Potash (potassium carbonate): Typically derived from plant ashes, potash was another substance used in the processing of gut for musical strings. Potash was employed as an alkaline substance to help break down and remove unwanted tissues from the gut. It contributed to the cleaning and dehairing process, making the gut more suitable for string-making.

Saltpeter (potassium nitrate): Saltpeter was occasionally used in gut treatment for its preservative properties.

Shellac: A natural resin secreted by the lac bug, shellac was used as a coating for strings to enhance their durability and protect them from environmental factors.

Sulfuric Acid: Sulfuric acid was employed in the processing of gut strings to modify their properties, such as color and texture. It is a strong acid and needs to be handled with care due to its corrosive nature.

Wine Lees: The sediment left after the fermentation and aging of wine, were sometimes used in the gut string-making process. The acidic and tannic properties of wine lees helped to soften the gut and cleanse it, aiding in the removal of impurities and undesirable elements. The acidic nature of wine lees also contributed to the preservation of the gut material.

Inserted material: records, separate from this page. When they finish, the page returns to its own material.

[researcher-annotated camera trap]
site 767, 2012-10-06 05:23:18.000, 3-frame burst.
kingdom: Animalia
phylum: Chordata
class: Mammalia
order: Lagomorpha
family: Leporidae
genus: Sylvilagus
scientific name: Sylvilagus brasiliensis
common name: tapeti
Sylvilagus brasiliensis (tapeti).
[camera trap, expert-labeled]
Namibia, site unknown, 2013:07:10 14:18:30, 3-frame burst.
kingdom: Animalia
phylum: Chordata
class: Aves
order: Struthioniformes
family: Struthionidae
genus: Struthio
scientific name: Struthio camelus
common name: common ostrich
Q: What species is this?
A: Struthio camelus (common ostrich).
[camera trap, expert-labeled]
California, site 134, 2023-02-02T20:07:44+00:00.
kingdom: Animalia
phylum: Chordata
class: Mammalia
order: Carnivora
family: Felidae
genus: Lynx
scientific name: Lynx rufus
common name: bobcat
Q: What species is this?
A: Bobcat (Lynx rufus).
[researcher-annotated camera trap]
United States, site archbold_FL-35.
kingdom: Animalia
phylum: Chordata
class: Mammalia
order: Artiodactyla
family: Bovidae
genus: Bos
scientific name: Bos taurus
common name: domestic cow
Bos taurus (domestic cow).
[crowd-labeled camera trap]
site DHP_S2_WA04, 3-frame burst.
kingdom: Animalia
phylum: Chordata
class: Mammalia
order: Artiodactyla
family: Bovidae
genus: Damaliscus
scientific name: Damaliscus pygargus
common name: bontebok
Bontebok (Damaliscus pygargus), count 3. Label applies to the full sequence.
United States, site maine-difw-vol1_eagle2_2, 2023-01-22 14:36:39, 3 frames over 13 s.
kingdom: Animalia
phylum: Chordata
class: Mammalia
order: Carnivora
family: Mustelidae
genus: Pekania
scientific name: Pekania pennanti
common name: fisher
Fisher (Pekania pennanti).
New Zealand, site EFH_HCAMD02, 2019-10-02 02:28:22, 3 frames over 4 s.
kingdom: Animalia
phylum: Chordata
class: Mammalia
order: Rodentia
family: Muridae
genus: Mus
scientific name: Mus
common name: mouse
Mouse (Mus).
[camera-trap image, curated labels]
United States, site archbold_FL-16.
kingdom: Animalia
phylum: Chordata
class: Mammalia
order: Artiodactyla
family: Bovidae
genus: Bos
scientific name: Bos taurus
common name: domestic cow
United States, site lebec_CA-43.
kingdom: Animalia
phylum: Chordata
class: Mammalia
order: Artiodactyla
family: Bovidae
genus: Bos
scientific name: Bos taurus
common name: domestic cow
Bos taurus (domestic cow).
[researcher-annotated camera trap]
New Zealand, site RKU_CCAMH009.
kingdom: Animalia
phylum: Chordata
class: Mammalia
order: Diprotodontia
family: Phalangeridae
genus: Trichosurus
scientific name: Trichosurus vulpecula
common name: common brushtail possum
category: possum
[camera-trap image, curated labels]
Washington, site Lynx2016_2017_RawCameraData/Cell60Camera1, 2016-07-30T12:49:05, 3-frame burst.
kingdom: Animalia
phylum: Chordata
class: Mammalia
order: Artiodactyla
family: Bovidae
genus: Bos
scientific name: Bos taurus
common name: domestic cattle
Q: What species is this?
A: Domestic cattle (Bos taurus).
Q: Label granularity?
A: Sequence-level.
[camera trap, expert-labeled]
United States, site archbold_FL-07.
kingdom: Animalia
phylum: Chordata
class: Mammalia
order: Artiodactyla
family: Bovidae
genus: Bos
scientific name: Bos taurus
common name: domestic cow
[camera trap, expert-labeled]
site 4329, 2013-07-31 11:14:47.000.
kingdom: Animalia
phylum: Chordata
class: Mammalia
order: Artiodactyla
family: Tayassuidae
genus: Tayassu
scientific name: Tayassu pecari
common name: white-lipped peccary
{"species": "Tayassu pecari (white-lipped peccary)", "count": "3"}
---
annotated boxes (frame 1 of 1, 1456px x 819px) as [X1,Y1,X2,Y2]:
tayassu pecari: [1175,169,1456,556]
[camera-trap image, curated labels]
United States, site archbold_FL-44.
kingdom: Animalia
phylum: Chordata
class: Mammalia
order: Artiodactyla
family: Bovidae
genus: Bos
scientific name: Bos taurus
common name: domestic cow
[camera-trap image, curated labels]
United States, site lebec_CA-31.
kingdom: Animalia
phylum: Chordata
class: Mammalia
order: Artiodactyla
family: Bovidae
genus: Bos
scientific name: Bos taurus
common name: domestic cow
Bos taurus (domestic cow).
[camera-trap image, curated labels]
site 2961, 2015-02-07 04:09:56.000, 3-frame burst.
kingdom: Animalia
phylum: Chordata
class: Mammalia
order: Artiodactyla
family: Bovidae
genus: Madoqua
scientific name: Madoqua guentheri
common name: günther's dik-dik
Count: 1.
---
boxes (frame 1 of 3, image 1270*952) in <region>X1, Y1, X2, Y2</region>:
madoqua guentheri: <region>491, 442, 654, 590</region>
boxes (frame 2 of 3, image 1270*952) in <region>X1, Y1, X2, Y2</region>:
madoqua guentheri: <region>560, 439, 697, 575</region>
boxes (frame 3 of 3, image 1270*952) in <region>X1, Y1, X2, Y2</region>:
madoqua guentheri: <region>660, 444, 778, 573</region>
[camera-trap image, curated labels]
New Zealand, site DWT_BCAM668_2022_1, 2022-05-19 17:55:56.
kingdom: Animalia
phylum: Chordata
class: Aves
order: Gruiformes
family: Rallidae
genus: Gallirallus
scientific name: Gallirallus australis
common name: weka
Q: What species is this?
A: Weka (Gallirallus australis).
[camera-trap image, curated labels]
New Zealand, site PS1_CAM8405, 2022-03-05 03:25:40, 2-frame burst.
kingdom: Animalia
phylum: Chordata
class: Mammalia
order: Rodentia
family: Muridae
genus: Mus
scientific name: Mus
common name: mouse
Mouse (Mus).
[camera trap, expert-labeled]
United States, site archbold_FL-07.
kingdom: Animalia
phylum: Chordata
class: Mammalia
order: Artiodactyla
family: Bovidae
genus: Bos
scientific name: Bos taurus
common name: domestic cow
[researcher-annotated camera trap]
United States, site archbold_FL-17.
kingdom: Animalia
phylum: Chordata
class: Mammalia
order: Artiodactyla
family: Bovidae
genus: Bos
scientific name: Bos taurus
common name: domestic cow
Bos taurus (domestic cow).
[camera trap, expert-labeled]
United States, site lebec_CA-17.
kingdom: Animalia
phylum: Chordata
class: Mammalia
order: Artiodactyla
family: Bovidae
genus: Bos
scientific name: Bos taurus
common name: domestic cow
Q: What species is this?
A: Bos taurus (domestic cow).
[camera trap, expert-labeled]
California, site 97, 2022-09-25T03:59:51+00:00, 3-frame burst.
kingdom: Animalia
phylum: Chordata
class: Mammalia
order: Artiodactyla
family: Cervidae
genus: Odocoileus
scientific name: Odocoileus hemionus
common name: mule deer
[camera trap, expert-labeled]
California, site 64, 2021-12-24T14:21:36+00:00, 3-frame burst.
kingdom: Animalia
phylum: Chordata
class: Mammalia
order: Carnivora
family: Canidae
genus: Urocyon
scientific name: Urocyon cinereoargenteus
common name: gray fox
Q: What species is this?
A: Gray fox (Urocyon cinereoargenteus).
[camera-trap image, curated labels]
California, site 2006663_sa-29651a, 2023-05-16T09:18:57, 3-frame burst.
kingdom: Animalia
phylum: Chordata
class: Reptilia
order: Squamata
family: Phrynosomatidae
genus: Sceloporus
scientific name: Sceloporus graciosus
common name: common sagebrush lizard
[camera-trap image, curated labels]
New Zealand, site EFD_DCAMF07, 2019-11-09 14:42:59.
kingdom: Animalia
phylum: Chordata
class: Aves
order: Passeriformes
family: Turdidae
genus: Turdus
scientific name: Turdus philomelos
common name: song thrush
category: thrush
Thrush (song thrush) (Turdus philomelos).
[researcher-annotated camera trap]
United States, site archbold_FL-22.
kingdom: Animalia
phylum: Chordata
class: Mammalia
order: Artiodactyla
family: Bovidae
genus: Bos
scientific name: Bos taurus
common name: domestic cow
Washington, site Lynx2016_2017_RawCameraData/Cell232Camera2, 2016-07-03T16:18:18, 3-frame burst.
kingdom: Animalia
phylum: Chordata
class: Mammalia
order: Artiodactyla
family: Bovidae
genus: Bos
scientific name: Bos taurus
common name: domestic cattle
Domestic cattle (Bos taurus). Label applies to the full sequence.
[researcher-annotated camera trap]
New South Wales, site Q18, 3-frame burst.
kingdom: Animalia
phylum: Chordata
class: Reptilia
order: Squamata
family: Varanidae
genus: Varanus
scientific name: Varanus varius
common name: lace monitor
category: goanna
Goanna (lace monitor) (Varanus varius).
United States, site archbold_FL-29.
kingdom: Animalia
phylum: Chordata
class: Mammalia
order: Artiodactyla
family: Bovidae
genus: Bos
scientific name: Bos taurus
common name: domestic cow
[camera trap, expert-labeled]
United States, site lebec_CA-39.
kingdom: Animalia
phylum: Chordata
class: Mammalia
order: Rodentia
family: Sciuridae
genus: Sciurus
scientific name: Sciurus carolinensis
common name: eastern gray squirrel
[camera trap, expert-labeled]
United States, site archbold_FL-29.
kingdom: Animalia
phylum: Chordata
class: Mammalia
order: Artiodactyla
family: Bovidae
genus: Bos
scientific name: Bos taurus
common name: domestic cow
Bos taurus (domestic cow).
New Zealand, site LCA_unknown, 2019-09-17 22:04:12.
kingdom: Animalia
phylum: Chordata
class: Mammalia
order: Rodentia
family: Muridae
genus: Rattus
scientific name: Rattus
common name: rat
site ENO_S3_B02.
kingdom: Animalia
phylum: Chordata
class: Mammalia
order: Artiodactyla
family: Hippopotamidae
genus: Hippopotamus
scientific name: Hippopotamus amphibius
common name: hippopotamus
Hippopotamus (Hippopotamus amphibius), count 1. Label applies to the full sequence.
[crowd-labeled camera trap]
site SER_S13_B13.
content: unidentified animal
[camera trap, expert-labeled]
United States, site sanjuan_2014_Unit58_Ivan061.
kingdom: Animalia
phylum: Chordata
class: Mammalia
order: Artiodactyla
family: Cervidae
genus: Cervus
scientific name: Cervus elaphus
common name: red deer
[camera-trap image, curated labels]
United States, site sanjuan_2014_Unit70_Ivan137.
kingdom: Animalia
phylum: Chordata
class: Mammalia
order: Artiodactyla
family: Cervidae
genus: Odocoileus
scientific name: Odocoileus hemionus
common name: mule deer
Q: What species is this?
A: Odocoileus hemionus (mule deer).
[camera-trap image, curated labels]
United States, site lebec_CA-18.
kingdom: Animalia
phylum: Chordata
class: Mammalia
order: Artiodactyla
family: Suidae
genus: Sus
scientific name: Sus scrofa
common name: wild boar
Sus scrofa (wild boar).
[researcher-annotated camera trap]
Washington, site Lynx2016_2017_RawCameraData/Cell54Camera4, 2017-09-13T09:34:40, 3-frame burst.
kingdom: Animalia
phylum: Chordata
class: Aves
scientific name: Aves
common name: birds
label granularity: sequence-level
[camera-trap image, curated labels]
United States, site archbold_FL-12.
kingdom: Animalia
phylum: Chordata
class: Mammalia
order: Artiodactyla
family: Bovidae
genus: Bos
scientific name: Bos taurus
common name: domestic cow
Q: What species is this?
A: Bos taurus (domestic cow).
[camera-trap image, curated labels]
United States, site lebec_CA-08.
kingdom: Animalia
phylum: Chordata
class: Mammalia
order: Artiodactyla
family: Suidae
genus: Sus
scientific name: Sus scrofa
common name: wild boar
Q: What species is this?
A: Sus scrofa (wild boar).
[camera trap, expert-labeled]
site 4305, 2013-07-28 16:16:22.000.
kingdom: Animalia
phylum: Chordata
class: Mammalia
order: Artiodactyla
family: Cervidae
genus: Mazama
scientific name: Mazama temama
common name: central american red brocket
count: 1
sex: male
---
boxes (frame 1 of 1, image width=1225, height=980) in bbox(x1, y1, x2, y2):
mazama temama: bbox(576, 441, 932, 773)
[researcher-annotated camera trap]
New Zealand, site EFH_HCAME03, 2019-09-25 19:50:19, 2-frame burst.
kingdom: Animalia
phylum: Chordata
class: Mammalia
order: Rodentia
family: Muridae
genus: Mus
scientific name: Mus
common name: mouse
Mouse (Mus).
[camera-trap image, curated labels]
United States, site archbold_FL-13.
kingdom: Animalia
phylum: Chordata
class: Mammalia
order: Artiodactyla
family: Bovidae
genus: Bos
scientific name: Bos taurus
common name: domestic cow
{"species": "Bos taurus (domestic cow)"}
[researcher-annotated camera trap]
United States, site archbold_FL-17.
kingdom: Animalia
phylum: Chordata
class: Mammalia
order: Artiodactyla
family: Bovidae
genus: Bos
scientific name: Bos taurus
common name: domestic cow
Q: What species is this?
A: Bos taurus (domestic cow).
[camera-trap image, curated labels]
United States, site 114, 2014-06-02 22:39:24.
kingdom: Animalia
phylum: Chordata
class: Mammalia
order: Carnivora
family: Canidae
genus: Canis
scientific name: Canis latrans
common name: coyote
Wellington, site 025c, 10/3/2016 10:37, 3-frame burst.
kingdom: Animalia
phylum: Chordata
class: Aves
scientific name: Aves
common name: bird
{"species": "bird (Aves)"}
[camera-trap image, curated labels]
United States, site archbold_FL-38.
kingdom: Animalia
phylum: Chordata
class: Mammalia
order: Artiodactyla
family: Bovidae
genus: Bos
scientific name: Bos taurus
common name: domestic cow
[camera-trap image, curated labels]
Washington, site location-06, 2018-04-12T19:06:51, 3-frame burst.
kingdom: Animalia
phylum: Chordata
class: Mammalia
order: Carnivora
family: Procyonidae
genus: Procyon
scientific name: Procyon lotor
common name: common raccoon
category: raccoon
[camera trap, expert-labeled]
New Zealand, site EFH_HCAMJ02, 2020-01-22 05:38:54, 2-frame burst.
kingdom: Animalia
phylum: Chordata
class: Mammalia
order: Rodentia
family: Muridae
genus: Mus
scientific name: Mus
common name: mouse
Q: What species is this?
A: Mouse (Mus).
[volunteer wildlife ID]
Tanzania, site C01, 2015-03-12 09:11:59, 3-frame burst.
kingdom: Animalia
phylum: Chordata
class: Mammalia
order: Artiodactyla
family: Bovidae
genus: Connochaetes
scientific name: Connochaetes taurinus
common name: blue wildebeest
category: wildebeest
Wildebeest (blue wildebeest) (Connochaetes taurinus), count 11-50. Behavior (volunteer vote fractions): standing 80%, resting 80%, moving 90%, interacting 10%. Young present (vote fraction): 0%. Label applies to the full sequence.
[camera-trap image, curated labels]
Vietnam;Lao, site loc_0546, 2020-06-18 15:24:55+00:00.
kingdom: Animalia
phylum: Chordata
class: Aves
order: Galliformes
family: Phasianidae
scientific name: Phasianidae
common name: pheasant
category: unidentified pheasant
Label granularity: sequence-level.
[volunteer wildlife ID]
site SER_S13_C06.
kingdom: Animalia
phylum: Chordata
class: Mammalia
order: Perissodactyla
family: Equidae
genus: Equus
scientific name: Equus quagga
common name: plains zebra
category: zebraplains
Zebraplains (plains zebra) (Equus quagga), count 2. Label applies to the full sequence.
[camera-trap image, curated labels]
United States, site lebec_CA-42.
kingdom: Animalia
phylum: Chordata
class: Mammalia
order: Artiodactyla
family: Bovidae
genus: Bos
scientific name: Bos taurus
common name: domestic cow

Zyklon B (hydrogen cyanide): In 1930s Germany, highly toxic hydrogen cyanide was recommended as a gasification agent in the storage and protection of gut strings against flies, bacon beetles, mice, weevils, moths, and other pests. "Anyone who does not have the opportunity to protect their stocks of dry goods from being eaten in the manner described above must shake and beat them thoroughly at least once a week during the months listed, because this deprives the pests of the rest they need to pupate and multiply." [Handbook for Intestines: Processing/Refining/Preservation/Artificial Casings. Gustav Raufmann. Berlin, 1939]


It's crucial to note that the historical use of these chemicals was based on the knowledge and technology available at the time. Over the centuries, advancements in technology and increased awareness of health and environmental concerns have led to changes in string-making practices. Modern methods involve much more environmentally friendly and less toxic processes.